Given passage:
§

Disclaimer: While I definitely find tokenizing as a means of translation suspect, splitting on sentences as later illustrated by ubiquibacon may produce results that fill your requirements.
I suggested that his code could be improved by reducing the 30+ lines of string munging to the one-line regex he asked for in another question, but the suggestion was not well received.
Here is an implementation using the Google API for .NET in VB.NET and C#.
File Program.cs
using System;
using System.Collections.Generic;
using System.IO;
using System.Text;
using System.Text.RegularExpressions;
using Google.API.Translate;
namespace TokenizingTranslatorCS
{
internal class Program
{
private static readonly TranslateClient Client =
new TranslateClient("http://code.google.com/p/google-api-for-dotnet/");
private static void Main(string[] args)
{
Language originalLanguage = Language.English;
Language targetLanguage = Language.German;
string filename = args[0];
StringBuilder output = new StringBuilder();
string[] input = File.ReadAllLines(filename);
foreach (string line in input)
{
List<string> translatedSentences = new List<string>();
string[] sentences = Regex.Split(line, "\\b(?<sentence>.*?[\\.!?](?:\\s|$))");
foreach (string sentence in sentences)
{
string sentenceToTranslate = sentence.Trim();
if (!string.IsNullOrEmpty(sentenceToTranslate))
{
translatedSentences.Add(TranslateSentence(sentence, originalLanguage, targetLanguage));
}
}
output.AppendLine(string.Format("{0}{1}", string.Join(" ", translatedSentences.ToArray()),
Environment.NewLine));
}
Console.WriteLine("Translated:{0}{1}{0}", Environment.NewLine, string.Join(Environment.NewLine, input));
Console.WriteLine("To:{0}{1}{0}", Environment.NewLine, output);
Console.WriteLine("{0}Press any key{0}", Environment.NewLine);
Console.ReadKey();
}
private static string TranslateSentence(string sentence, Language originalLanguage, Language targetLanguage)
{
string translatedSentence = Client.Translate(sentence, originalLanguage, targetLanguage);
return translatedSentence;
}
}
}
File Module1.vb
Imports System.Text.RegularExpressions
Imports System.IO
Imports System.Text
Imports Google.API.Translate
Module Module1
Private Client As TranslateClient = New TranslateClient("http://code.google.com/p/google-api-for-dotnet/")
Sub Main(ByVal args As String())
Dim originalLanguage As Language = Language.English
Dim targetLanguage As Language = Language.German
Dim filename As String = args(0)
Dim output As New StringBuilder
Dim input As String() = File.ReadAllLines(filename)
For Each line As String In input
Dim translatedSentences As New List(Of String)
Dim sentences As String() = Regex.Split(line, "\b(?<sentence>.*?[\.!?](?:\s|$))")
For Each sentence As String In sentences
Dim sentenceToTranslate As String = sentence.Trim
If Not String.IsNullOrEmpty(sentenceToTranslate) Then
translatedSentences.Add(TranslateSentence(sentence, originalLanguage, targetLanguage))

§

Data drawn from a collection:
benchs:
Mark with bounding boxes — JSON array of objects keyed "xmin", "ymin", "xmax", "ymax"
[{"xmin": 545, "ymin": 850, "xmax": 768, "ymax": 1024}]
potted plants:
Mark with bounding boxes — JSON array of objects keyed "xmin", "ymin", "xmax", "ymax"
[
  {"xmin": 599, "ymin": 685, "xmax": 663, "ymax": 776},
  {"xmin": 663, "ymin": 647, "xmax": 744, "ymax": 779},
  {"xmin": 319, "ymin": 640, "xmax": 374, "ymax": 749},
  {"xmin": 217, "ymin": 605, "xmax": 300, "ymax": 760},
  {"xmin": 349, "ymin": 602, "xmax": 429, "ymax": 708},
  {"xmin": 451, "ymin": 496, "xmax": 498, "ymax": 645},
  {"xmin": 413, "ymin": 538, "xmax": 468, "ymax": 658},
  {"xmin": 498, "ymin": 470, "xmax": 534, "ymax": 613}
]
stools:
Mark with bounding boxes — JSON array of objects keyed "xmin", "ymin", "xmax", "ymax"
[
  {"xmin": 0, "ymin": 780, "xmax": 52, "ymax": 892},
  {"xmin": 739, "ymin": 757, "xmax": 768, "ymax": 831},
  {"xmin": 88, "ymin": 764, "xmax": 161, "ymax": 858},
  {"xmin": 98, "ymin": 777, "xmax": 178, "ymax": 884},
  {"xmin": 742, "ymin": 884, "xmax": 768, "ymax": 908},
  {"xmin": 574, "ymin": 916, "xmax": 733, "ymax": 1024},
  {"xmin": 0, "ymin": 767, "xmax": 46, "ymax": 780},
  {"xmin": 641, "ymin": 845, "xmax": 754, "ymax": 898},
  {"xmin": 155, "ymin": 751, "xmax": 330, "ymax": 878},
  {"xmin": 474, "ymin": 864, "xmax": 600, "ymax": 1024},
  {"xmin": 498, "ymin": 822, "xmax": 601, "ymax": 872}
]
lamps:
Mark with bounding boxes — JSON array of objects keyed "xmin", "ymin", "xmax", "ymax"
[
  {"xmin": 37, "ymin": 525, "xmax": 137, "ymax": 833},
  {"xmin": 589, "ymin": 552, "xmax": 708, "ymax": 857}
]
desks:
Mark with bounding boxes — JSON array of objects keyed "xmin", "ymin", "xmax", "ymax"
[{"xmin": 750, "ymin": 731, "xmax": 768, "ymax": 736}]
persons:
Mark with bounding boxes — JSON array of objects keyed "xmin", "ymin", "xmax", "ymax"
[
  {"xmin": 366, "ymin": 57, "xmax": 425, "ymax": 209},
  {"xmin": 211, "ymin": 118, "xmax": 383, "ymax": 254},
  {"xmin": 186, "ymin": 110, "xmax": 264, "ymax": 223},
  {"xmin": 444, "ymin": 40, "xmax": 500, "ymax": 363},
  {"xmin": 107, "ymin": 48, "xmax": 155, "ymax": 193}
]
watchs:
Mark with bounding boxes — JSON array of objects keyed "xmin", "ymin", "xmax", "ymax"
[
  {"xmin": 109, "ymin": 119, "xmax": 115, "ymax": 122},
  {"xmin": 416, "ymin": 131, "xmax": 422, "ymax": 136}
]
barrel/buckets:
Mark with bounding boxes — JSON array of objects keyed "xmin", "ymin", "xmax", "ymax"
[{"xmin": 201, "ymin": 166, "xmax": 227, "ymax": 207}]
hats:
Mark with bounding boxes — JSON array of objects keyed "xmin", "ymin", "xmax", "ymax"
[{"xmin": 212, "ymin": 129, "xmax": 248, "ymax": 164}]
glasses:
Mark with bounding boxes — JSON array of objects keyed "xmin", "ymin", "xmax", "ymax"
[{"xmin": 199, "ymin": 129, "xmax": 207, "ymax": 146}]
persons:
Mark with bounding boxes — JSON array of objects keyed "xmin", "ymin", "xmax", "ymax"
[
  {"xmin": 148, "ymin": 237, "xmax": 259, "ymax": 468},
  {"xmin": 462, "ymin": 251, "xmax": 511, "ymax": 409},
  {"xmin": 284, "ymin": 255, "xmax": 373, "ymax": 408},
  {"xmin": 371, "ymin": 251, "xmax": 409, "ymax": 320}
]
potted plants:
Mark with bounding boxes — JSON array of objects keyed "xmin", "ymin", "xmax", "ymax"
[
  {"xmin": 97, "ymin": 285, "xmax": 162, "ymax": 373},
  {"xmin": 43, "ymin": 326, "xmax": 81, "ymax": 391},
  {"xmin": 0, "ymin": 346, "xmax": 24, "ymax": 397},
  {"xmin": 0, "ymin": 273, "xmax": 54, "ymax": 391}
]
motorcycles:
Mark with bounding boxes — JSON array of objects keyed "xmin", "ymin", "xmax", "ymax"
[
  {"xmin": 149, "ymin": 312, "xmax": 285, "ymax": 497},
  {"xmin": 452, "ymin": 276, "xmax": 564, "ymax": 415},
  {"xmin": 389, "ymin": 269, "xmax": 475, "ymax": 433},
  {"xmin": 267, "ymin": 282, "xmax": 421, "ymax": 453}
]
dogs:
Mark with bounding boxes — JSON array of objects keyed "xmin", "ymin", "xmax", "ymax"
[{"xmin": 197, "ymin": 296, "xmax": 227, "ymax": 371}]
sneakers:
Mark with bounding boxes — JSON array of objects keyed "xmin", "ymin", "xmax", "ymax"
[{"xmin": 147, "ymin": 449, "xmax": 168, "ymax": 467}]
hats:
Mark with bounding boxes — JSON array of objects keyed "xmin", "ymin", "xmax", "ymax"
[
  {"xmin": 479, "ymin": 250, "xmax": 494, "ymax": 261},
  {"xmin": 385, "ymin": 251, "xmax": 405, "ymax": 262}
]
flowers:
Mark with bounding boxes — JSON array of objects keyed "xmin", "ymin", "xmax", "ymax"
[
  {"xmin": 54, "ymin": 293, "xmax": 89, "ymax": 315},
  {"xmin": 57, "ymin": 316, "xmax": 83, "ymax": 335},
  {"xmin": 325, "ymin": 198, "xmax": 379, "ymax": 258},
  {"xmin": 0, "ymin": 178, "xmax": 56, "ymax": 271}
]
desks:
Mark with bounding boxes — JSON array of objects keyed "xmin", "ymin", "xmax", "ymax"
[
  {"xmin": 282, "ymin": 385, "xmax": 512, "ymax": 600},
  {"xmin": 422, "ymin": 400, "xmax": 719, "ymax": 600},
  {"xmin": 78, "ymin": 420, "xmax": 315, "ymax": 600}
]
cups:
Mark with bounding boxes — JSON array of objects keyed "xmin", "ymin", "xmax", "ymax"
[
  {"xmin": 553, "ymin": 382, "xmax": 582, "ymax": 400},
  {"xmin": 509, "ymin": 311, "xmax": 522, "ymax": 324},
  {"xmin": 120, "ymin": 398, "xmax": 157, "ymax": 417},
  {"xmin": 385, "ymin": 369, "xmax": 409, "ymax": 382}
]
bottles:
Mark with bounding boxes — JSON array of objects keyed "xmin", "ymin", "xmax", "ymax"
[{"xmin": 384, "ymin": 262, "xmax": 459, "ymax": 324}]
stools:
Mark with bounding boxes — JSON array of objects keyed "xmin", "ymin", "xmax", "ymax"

§

Exercise brief: Continue the text on sentence-by-sentence translation with the Google API from the point at which it stops. The records are material separate from the text on sentence-by-sentence translation.

Result of the task:
End If
Next
output.AppendLine(String.Format("{0}{1}", String.Join(" ", translatedSentences.ToArray), Environment.NewLine))
Next
Console.WriteLine("Translated:{0}{1}{0}", Environment.NewLine, String.Join(Environment.NewLine, input))
Console.WriteLine("To:{0}{1}{0}", Environment.NewLine, output)
Console.WriteLine("{0}Press any key{0}", Environment.NewLine)
Console.ReadKey()
End Sub
Private Function TranslateSentence(ByVal sentence As String, ByVal originalLanguage As Language, ByVal targetLanguage As Language) As String
Dim translatedSentence As String = Client.Translate(sentence, originalLanguage, targetLanguage)
Return translatedSentence
End Function
End Module
Just to prove a point I threw this
together :) It is rough around the
edges, but it will handle a WHOLE lot
of text and it does just as good as
Google for translation accuracy
because it uses the Google API. I
processed Apple's entire 2005 SEC 10-K
filing with this code and the click of
one button (took about 45 minutes).
The result was basically identical to
what you would get if you copied and
pasted one sentence at a time into
Google Translator. It isn't perfect
(ending punctuation is not accurate
and I didn't write to the text file
line by line), but it does show proof
of concept. It could have better
punctuation if you worked with Regex
some more.
Results (to German for typoking):
Nur um zu beweisen einen Punkt warf
ich dies zusammen:) Es ist Ecken und
Kanten, aber es wird eine ganze Menge
Text umgehen und es tut so gut wie
Google für die Genauigkeit der
Übersetzungen, weil es die Google-API
verwendet. Ich verarbeitet Apple's
gesamte 2005 SEC 10-K Filing bei
diesem Code und dem Klicken einer
Taste (dauerte ca. 45 Minuten). Das
Ergebnis war im wesentlichen identisch
zu dem, was Sie erhalten würden, wenn
Sie kopiert und eingefügt einem Satz
in einer Zeit, in Google Translator.
Es ist nicht perfekt (Endung
Interpunktion ist nicht korrekt und
ich wollte nicht in die Textdatei
Zeile für Zeile) schreiben, aber es
zeigt proof of concept. Es hätte
besser Satzzeichen, wenn Sie mit Regex
arbeitete einige mehr.